Congregations can support this practice by offering weekly “conversation starters” in the bulletin, by email, or in the church newsletter. An example is, “This week, continue the discussion at home asking one another, ‘What did you do today that helped someone know you love God?’”

Study and Devotions in the Home

Life is busy. It’s hard to take time for something that feels a bit more formal than a conversation. However, reading the Bible together, singing a hymn together, and listening together to the devotion from “The Upper Room Daily Devotional Guide” provides another chance to reflect on how faith guides our daily life. Telling stories of persons of faith from the Bible or from your life is another way to structure devotional time. And often we forget the power of simply seeing another family member engaged in reading the Bible, in singing hymns or songs of faith, or in study. We witness through those actions to the importance of faith.

Congregations can support this practice by providing devotional guides that families can take home to use, giving hymnals or worship music CDs to families when they join the church, or supporting Bible storytelling in the home by providing short bios or stories of men and women of the Bible in the church newsletter.

Faith Rituals in the Home

View the home as a center for faith formation. If someone walked into our homes today, what would they see that helped them know we were Christians? Would they see a Bible, a cross, a hymnal, a cross-stitched verse of scripture? We create an atmosphere of faith in what we place in our surroundings. We also create an atmosphere of faith through our daily rituals. These include prayer at meals, prayer at bedtime, offering words of blessing to one another as we leave the home and return home. We create an atmosphere for faith by observing the seasons of the Christian year in the home.

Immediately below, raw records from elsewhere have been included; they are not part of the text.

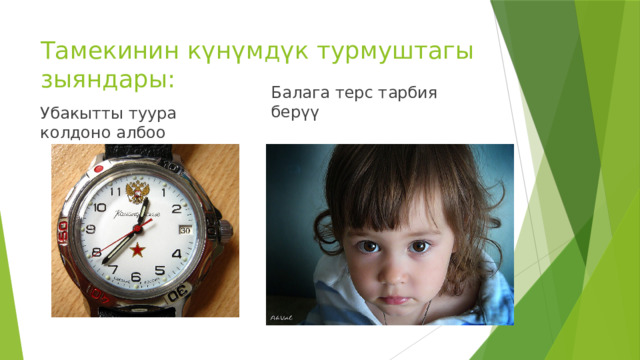 Тамекинин күнүмдүк турмуштагы зыяндары: Балага терс тарбия берүү Убакытты туура колдоно албоо 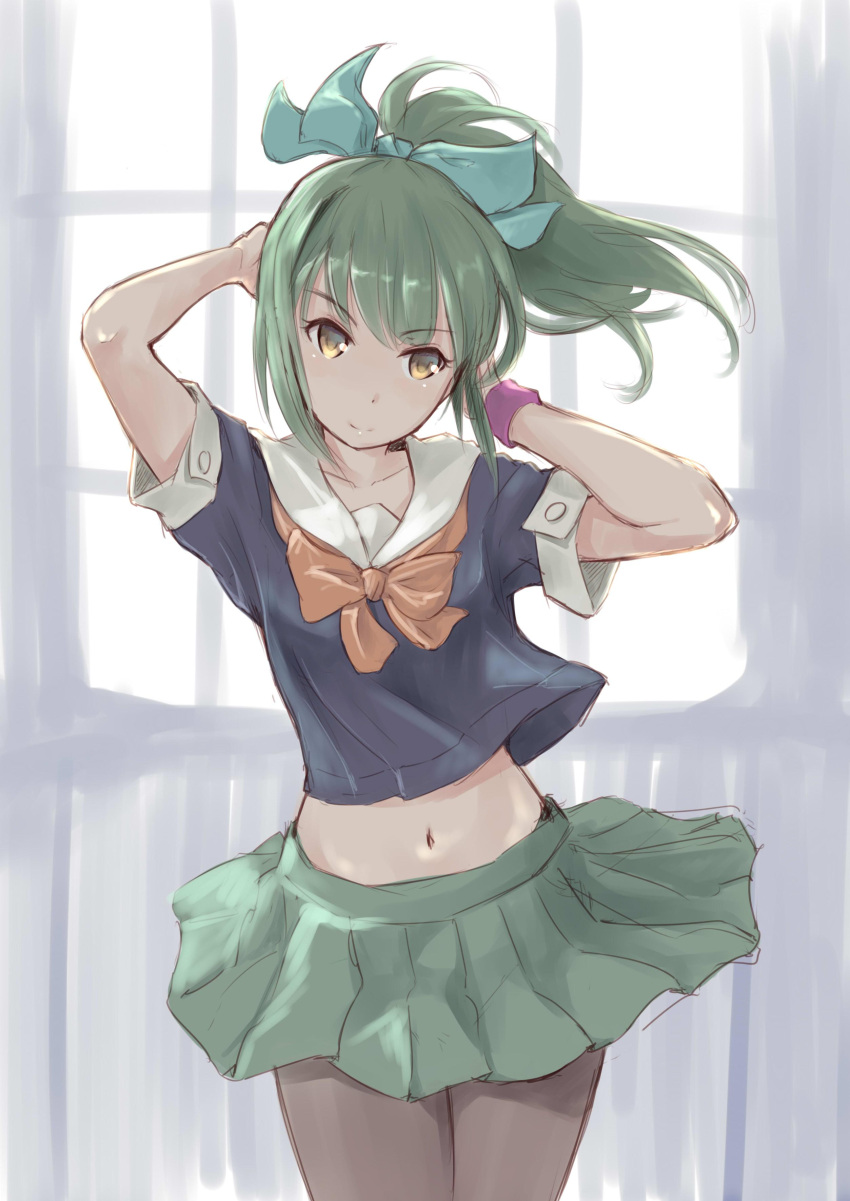 1girl, absurdres, arms_up, black_legwear, bow, brown_eyes, green_hair, hair_bow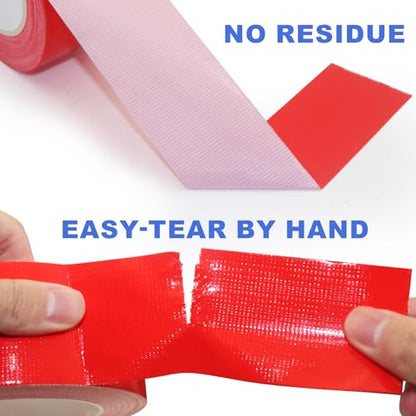 Duct Tape Red, 2 Inches x 32 Yards, Heavy Duty Waterproof, Strong, Durable, Easy-Tear by Hand, Residue-Free for Home Repairs, Industrial, Fixed Carpet Edge, DIY Projects - color: Red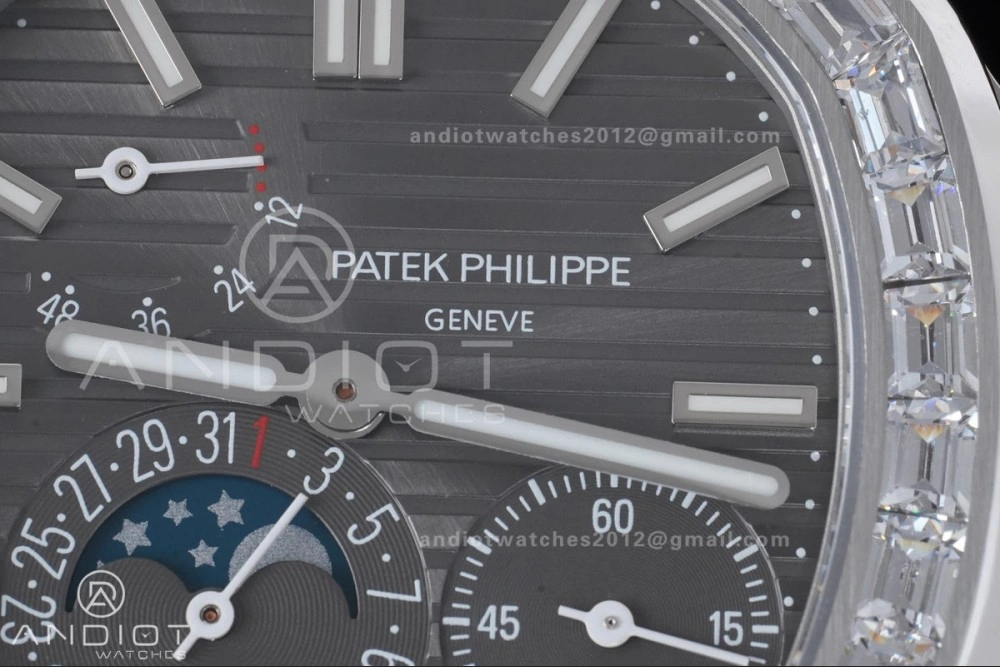 Nautilus 5712 Full Diamonds SS PPF 1:1 Best Edition Gray Dial on Black Leather Strap A240 Super Clone V Cozy 361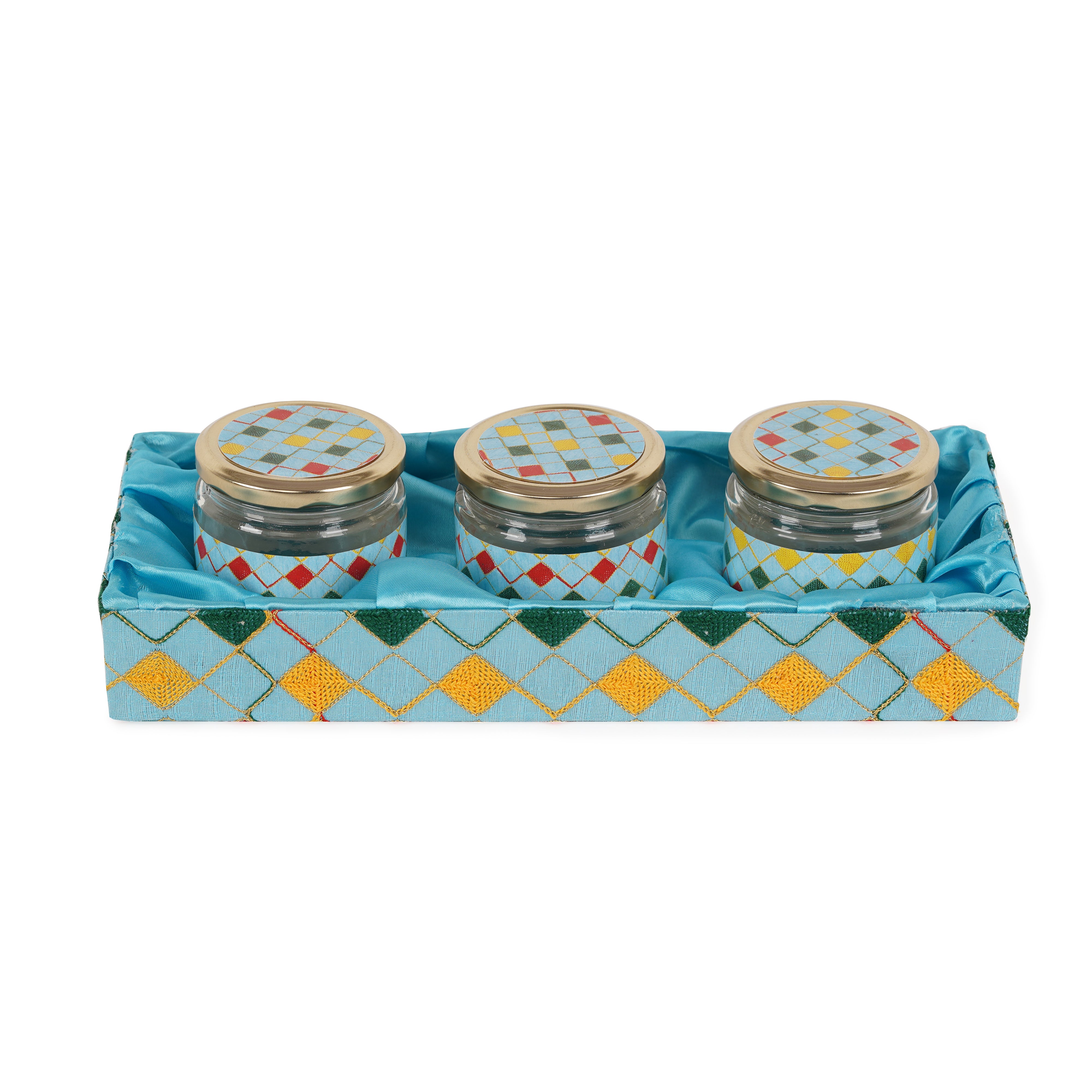3 Jar Sky Blue Tray (Pack of 2)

Congregations can support this practice by providing blessings that can be used for important life milestones, such as the first day of school, the loss of a tooth, receiving a driver’s license, or starting a new job. Offering resources for each of the seasons for home devotions is helpful to families. Family devotions for each season can be found at  Compiling and distributing prayers written by church members to be used in the home also provides support.

Service to Others

We are called to nurture faith by those actions that connect us individually, as families, and as communities of faith to God—prayer, worship, Bible study, Holy Communion, fasting, and Christian conversations. We are also called into actions that address the needs of others beyond ourselves. In both our homes and our congregations, this begins by becoming generous givers of our time and our resources. How might this work? In prayer together the family remembers a neighbor who has lost a loved one. The family then sends a card, makes a visit, takes a meal to that neighbor. In conversation together, the family talks about a food drive being held at the church. They go shopping for food items and take them to the church. In observance of Lent, the family joins with others in their church by collecting coins, then sending them in support of a mission project determined by the church. Remember it’s not the size of the project, but the giving of time and of self to make a difference.

Congregations can support this practice by offering service opportunities appropriate for children as well as youth and adults, by supplying ways to give when a disaster occurs; by sponsoring food drives, toy drives, clothing drives; by linking homebound individuals with families willing to visit.

It’s time for congregational leaders—clergy and lay—to acknowledge that families are one of the most significant contexts of Christian discipleship. Family relationships have the potential for providing profound experiential learning of Christian virtues, such as love, patience, kindness, justice, and forgiveness, repentance, and reconciliation. It is well worth our time, energy, and resources to equip those in our congregations to take full advantage of this rich environment for faith and growth as disciples of Jesus Christ.